But as part of a backlash against Obamacare, Congress added language to appropriations bills in an effort to stop the government from making payments. The money paid into the pool quickly dried up, and Congress declined to make up the difference, so the insurers went to the U.S. Court of Federal Claims. Their claims were later rejected by a three-judge panel of the U.S. Court of Appeals for the Federal Circuit.
In creating the risk corridors program, “Congress created a rare money-mandating obligation requiring the Federal Government to make payments” according to a stated formula, Justice Sonia Sotomayor wrote for the court majority.
“And by failing to appropriate enough sums for payments already owed, Congress did simply that and no more: The appropriation bills neither repealed nor discharged [the law’s] unique obligation,” she wrote.
“These holdings reflect a principle as old as the Nation itself: The Government should honor its obligations,” the justice wrote.
“Soon after ratification, Alexander Hamilton stressed this insight as a cornerstone of fiscal policy. ‘States,’ he wrote, ‘who observe their engagements ... are respected and trusted: while the reverse is the fate of those ... who pursue an opposite conduct.’”
During oral arguments, the insurers’ lawyer, Paul Clement, denounced the government, accusing it of deceit.
“This case involves a massive government bait-and-switch, and the fundamental question of whether the government has to keep its word after its money-mandating promises have induced reliance,” he said.
At the same hearing, Deputy U.S. Solicitor General Edwin Kneedler responded, telling the justices that what the other side described as a statutory promise to cover losses is meaningless without action by Congress.
“The Appropriations Clause of the Constitution is central to this case,” he said, a reference to the sentence: “No money shall be drawn from the Treasury, but in consequence of appropriations made by law.”
Compelling the government to pay the insurers “would impose unprecedented liability on the United States of billions of dollars,” Kneedler said.
But in this case, the Obamacare statute imposed a duty to fund risk corridor payments that the government cannot avoid, the Supreme Court found.
“The plain terms of the risk corridors provision created an obligation neither contingent on nor limited by the availability of appropriations or other funds,” Sotomayor wrote.
Justice Samuel Alito dissented, writing that the insurers had no legal grounds for suing, and warning that the majority opinion would open the door to more liability in the future for the government.
“The Court infers a private right of action that has the effect of providing a massive bailout for insurance companies that took a calculated risk and lost,” he wrote.
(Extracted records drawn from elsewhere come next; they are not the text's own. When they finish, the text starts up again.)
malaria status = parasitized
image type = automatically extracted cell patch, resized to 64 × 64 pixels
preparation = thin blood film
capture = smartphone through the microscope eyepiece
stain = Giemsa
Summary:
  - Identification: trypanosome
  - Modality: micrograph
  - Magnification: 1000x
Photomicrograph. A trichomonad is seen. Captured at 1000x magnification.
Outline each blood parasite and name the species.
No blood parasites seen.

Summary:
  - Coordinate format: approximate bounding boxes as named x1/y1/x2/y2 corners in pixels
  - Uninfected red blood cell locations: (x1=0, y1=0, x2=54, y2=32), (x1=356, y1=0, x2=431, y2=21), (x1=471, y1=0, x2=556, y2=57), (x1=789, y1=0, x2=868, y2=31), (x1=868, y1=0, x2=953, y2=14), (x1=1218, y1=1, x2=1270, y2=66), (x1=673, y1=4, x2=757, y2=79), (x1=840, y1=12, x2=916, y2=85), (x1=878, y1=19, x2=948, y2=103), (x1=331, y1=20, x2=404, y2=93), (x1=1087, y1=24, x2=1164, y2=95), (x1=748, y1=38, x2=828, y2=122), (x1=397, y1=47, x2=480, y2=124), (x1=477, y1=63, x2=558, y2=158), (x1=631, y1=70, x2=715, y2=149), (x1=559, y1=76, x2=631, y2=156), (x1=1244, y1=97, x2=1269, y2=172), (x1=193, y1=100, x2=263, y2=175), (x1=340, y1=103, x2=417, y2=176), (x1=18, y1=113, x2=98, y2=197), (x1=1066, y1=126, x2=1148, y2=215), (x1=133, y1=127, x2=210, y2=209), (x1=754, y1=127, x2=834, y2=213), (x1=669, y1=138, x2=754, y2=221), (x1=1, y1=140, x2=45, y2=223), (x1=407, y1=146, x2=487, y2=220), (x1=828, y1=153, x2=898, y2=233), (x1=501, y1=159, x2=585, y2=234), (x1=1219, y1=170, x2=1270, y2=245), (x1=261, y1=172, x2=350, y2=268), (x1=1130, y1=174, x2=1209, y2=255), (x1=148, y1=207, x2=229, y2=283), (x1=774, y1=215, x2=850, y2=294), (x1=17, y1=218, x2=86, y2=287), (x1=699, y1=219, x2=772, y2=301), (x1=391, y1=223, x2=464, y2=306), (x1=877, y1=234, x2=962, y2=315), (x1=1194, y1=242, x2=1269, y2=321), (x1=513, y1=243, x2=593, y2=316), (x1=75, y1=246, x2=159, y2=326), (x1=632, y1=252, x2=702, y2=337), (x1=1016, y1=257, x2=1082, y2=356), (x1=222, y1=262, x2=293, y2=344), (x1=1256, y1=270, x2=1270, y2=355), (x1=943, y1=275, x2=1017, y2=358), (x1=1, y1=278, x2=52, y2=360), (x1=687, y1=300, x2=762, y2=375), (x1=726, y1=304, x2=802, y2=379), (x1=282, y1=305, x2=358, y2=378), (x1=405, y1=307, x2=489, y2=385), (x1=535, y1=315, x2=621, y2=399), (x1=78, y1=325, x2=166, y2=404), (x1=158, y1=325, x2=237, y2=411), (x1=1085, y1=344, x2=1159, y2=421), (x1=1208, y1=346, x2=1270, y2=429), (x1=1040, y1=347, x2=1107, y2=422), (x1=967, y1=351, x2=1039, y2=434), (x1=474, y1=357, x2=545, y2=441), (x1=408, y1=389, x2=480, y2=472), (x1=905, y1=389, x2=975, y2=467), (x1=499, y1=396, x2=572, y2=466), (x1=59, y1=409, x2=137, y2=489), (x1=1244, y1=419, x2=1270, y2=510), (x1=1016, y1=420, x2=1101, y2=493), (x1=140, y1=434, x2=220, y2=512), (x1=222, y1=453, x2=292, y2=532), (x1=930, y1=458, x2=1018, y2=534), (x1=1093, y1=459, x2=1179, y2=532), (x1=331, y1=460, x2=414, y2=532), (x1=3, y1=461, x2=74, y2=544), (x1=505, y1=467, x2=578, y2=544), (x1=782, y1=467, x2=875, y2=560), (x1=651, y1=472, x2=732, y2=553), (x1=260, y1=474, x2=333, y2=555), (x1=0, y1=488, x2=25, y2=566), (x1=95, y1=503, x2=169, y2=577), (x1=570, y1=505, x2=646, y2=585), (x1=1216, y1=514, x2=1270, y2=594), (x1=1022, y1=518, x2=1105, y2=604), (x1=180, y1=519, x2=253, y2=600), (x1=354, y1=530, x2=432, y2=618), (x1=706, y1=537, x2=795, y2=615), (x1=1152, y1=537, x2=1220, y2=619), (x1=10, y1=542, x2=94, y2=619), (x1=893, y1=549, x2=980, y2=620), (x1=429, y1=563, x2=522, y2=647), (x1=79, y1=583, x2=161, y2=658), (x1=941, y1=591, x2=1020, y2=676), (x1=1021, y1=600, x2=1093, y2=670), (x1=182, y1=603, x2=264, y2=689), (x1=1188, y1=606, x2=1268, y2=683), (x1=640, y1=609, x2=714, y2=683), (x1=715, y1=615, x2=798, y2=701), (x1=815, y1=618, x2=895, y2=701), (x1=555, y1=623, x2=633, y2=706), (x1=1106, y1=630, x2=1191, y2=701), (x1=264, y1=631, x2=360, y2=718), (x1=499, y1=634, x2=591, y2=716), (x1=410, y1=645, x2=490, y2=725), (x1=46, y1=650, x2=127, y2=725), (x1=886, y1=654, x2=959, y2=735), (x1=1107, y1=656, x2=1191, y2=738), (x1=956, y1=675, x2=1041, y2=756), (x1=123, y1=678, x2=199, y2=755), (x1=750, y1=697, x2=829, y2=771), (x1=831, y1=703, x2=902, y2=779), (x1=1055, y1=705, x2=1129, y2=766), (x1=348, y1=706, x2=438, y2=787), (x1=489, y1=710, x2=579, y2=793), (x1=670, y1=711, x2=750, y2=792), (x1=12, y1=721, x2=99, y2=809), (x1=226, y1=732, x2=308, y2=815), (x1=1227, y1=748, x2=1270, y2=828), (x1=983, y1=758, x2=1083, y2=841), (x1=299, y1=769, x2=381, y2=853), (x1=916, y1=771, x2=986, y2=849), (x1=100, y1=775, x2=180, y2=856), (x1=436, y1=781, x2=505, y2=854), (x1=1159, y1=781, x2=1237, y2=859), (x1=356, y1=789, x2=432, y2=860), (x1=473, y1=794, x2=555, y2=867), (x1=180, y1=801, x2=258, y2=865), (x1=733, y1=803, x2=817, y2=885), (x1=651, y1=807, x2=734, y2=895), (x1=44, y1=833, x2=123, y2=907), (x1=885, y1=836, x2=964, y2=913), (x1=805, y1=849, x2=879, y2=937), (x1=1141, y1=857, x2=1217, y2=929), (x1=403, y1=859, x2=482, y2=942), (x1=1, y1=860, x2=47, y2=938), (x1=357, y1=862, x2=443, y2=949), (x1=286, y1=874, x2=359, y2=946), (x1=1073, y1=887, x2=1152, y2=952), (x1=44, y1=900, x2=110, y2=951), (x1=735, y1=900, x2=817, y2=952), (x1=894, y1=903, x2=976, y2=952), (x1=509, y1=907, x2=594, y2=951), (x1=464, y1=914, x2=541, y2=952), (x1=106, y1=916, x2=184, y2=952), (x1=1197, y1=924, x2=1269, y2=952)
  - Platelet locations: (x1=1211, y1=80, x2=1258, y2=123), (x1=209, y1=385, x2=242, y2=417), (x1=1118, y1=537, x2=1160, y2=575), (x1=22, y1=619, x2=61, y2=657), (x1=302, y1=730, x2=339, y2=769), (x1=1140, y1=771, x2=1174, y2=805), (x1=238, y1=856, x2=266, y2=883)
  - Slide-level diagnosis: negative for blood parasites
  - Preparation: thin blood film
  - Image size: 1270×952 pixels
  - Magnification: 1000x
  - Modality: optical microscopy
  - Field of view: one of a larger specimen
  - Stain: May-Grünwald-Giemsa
“Under the Court’s decision, billions of taxpayer dollars will be turned over to insurance companies that bet unsuccessfully on the success of the program in question. This money will have to be paid even though Congress has pointedly declined to appropriate money for that purpose.”
Many federal statutes contain phrasing such as “the Secretary shall pay,” which “the Court construes as creating a cause of action,” so this decision will have “a massive immediate impact” with “potential consequences [that] go much further,” Alito wrote.